Round 9 report by David Marshall
Eastern Pride v Brisbane Strikers


I had the dubious pleasure of watching the Pride v STRIKERS on C7 last night. The game aside, (we drew as the result of two bad defensive lapses and showed a glimpse of hope overall) as a TV spectacle it was absolutely diabolical. The camera was parked opposite a literally empty stand, behind one goal were parked what appeared to be the finalists in the whackers' 1970s custom rod competition parked in front of rank grass avergrowing what looked like the rusting skelatl remains of na ancient set of goals. Behind the other a few kiddies were amusing themselves and not paying much attention to the drama unfolding before them.

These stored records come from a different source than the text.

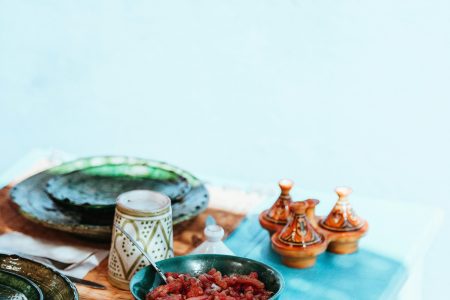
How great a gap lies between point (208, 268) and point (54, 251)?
0.33 metres

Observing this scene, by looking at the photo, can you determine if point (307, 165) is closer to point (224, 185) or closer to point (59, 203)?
point (224, 185)

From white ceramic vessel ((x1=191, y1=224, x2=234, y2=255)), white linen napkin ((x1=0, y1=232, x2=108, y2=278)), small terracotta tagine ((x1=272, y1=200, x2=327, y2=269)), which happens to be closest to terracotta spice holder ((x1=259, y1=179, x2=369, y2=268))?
small terracotta tagine ((x1=272, y1=200, x2=327, y2=269))

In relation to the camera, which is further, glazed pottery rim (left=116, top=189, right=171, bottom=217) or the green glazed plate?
glazed pottery rim (left=116, top=189, right=171, bottom=217)

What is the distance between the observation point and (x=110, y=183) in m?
1.57

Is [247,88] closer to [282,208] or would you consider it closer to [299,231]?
[282,208]

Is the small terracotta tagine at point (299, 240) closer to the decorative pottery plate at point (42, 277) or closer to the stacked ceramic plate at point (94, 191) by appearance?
the stacked ceramic plate at point (94, 191)

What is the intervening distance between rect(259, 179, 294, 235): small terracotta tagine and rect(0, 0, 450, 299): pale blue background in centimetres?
196

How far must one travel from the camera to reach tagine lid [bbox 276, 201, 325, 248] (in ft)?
4.21

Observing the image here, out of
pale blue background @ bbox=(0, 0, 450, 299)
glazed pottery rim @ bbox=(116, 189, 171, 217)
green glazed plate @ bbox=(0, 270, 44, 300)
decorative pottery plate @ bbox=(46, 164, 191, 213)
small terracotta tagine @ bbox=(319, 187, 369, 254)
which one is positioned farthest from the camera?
pale blue background @ bbox=(0, 0, 450, 299)

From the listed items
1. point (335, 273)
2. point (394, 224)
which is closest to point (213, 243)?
point (335, 273)

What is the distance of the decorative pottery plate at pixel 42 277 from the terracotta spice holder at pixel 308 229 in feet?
1.34

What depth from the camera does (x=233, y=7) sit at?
387 centimetres

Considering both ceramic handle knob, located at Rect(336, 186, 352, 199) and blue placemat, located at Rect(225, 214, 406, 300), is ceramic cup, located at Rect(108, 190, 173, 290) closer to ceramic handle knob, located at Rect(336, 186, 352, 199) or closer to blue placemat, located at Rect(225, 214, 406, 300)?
blue placemat, located at Rect(225, 214, 406, 300)

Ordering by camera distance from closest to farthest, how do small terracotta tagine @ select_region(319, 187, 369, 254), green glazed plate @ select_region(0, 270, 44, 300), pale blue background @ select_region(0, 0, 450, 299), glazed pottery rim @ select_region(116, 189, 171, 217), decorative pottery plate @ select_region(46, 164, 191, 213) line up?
green glazed plate @ select_region(0, 270, 44, 300)
glazed pottery rim @ select_region(116, 189, 171, 217)
small terracotta tagine @ select_region(319, 187, 369, 254)
decorative pottery plate @ select_region(46, 164, 191, 213)
pale blue background @ select_region(0, 0, 450, 299)
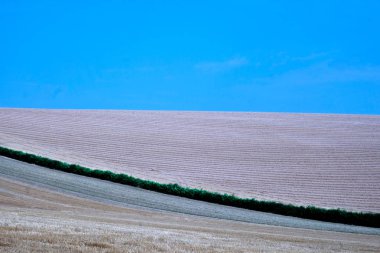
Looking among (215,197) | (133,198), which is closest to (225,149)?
(215,197)

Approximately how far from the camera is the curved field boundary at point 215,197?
27.9 meters

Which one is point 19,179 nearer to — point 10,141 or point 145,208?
point 145,208

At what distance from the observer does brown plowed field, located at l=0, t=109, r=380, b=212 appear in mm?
33844

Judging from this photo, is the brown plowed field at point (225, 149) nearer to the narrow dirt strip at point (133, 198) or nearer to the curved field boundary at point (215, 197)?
the curved field boundary at point (215, 197)

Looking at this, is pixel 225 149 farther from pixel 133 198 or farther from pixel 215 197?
pixel 133 198

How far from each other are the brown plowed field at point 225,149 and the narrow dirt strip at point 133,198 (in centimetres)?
338

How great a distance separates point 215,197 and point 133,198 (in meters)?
4.85

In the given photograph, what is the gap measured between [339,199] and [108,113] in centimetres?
3317

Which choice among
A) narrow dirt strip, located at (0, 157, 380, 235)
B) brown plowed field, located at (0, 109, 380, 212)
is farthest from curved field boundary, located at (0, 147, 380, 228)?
brown plowed field, located at (0, 109, 380, 212)

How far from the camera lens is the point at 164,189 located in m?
31.3

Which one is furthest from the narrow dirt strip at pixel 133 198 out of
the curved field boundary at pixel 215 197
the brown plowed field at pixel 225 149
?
the brown plowed field at pixel 225 149

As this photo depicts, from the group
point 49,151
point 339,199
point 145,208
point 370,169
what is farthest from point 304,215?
point 49,151

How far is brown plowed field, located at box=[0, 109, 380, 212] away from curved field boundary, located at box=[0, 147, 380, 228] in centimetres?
160

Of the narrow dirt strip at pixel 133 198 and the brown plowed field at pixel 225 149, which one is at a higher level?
the brown plowed field at pixel 225 149
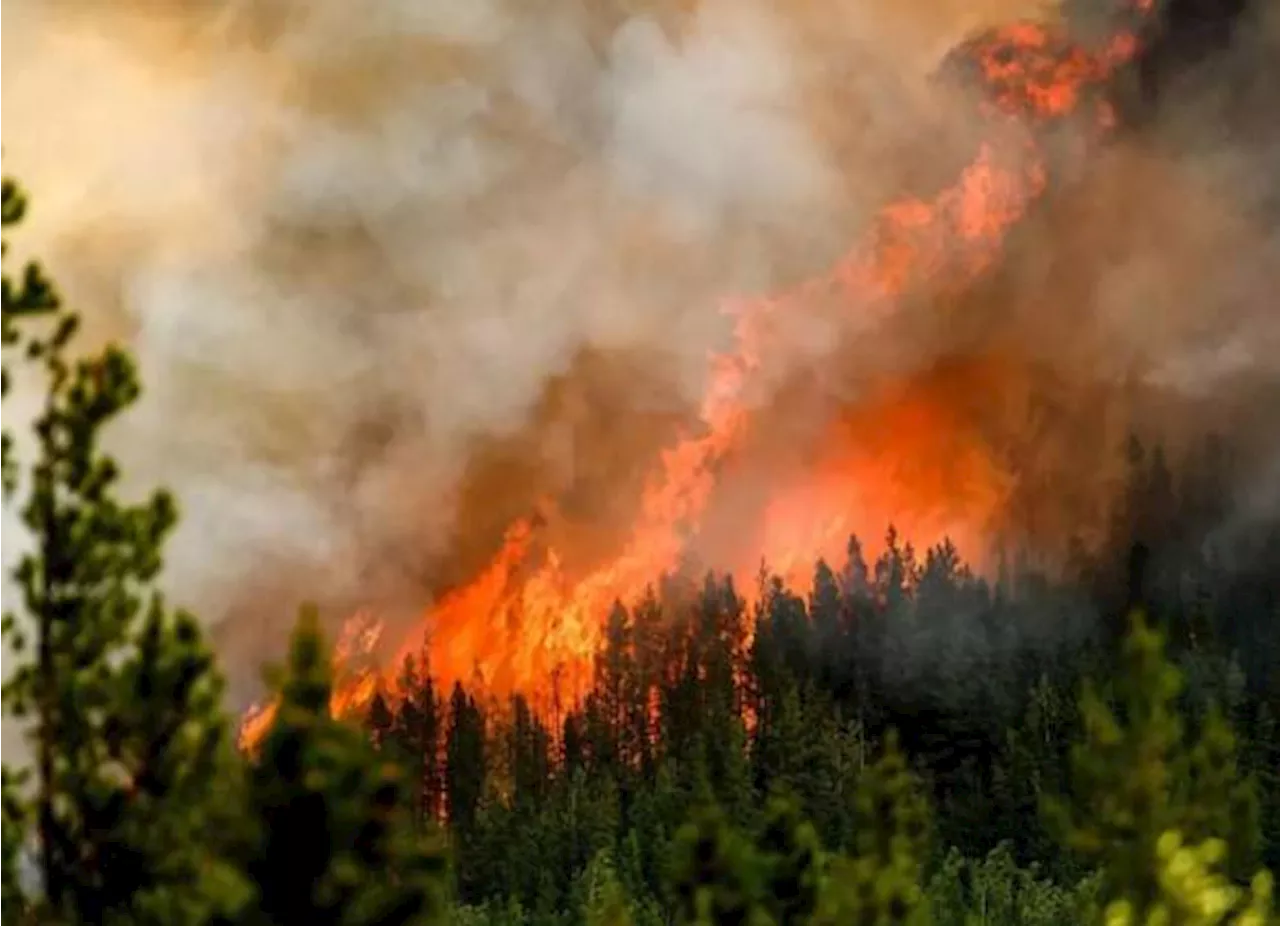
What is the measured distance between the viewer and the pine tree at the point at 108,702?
2009 cm

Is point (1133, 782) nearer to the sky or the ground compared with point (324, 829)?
nearer to the sky

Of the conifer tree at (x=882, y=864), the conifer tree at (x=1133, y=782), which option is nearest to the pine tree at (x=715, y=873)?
the conifer tree at (x=882, y=864)

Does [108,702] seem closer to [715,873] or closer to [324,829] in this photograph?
[324,829]

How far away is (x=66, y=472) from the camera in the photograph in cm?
2150

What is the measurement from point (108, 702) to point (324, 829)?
13.3 ft

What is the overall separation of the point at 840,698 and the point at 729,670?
14.6 metres

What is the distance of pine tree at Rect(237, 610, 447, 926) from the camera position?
22.7 meters

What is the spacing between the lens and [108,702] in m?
20.5

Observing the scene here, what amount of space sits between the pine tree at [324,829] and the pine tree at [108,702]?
4.71ft

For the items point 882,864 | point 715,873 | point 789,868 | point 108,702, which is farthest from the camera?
point 882,864

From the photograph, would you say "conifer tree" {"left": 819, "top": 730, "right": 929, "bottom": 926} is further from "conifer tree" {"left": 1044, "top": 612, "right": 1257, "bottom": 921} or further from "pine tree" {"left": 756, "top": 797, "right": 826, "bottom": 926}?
"conifer tree" {"left": 1044, "top": 612, "right": 1257, "bottom": 921}

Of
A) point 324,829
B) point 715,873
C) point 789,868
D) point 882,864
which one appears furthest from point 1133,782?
point 324,829

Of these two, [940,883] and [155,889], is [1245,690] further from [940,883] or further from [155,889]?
[155,889]

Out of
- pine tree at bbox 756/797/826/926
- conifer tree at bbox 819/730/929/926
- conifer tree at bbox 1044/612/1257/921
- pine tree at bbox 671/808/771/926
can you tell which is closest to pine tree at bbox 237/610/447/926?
conifer tree at bbox 1044/612/1257/921
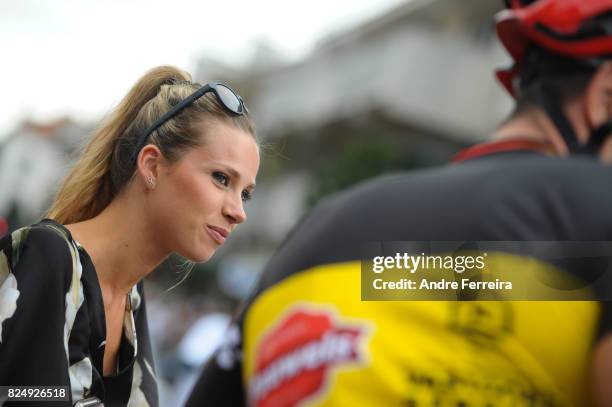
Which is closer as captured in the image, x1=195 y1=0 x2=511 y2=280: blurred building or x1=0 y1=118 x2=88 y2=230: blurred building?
x1=195 y1=0 x2=511 y2=280: blurred building

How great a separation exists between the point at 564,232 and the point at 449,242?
0.19m

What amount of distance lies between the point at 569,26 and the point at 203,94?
1.30 metres

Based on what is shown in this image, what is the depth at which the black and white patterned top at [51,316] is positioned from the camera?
2143mm

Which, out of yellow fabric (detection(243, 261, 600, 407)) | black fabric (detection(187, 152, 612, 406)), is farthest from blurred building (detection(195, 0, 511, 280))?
yellow fabric (detection(243, 261, 600, 407))

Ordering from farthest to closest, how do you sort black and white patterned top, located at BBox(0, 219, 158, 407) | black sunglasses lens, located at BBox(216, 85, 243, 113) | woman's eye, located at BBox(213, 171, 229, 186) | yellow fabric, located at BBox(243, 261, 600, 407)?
black sunglasses lens, located at BBox(216, 85, 243, 113), woman's eye, located at BBox(213, 171, 229, 186), black and white patterned top, located at BBox(0, 219, 158, 407), yellow fabric, located at BBox(243, 261, 600, 407)

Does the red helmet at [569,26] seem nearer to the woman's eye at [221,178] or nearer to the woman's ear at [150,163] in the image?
the woman's eye at [221,178]

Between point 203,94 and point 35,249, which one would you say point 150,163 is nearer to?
point 203,94

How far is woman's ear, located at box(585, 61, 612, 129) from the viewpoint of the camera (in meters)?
1.55

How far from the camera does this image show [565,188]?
137 centimetres

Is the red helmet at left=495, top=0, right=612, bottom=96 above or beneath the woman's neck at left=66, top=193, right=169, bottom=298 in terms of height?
above

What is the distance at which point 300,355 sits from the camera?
144 centimetres

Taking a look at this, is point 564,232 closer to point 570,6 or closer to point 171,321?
point 570,6

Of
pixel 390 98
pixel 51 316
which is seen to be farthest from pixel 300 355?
pixel 390 98

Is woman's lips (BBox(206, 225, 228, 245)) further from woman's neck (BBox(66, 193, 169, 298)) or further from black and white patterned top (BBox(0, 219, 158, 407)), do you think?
black and white patterned top (BBox(0, 219, 158, 407))
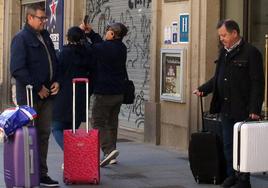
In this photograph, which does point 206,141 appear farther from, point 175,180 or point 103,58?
point 103,58

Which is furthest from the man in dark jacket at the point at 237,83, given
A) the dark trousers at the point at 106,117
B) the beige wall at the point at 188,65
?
the beige wall at the point at 188,65

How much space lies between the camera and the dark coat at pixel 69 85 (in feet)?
27.7

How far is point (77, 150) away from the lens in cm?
784

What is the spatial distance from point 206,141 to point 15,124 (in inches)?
90.9

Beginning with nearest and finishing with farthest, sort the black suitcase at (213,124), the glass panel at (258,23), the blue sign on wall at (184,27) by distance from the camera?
the black suitcase at (213,124)
the glass panel at (258,23)
the blue sign on wall at (184,27)

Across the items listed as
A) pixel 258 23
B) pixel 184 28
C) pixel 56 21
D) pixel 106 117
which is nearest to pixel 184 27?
pixel 184 28

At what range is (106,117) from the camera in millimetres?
9188

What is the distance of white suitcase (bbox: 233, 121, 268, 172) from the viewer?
679cm

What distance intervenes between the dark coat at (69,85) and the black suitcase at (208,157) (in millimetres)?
1546

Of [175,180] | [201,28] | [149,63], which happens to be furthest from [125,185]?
[149,63]

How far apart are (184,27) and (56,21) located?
5.98 metres

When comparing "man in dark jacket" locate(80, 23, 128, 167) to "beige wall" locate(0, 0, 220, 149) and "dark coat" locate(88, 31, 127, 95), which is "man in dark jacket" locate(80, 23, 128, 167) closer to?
"dark coat" locate(88, 31, 127, 95)

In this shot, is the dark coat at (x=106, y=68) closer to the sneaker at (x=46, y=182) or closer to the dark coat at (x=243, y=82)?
the sneaker at (x=46, y=182)

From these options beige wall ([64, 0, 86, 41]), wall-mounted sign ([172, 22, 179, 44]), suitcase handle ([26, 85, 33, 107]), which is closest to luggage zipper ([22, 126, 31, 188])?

The crowd, judging from the volume of sound they produced, though carefuly hidden from the cameras, wre outnumbered by the players and the surface of the ground was, to put it mildly, unusual. A rough oval shaped central section of emerald green with nicely crenulated edges and an almost bright orange surface around it. The STRIKERS were wise to wear their "Parma" strip as they blended into the background so well as to be almost invisible at times, thus presenting a new problem for the Pride players. If the blue stripes had been gree they would have been undetectable. One of the commentators (who, BTW, spent the game attempting to persuade the viewer that this was a half decent demonstration of association football by injecting inappropriate excitement) explained that the surface was actually better than it looked and the groundsman had produced the effect with weed killer. Let me tell you folks, that weed killer works! I hope the Pride players won't be involved in an Agent Orange type class action against the club in twenty years' time.

Referring back to the commentators, Blakey, Wadey and Davo I think, I feel for them. It must be tough to have to manufacture some emthusiasm in such dire circunstances. Wadey did so by inventing a new offence (I think, eh, Gedub?) of "Putting yourself in danger" when 'Orrible 'Arris tucked the ball onder his knees when ly\ing on the ground surrounded by hacking Pride boots attempting to get the ball maul style. Wadey said it had to be a yellow card as he had put himself in danger. I remarked during the game that anyone deciding to have a look at Oz football on the box for the first time would be rather less than likely to be converted into a rabid match going fan after such bollocks as that presentation - absolutely no class at all. There, I've got that off my chest.

It's a lovely morning here in Brisbane, BTW :-).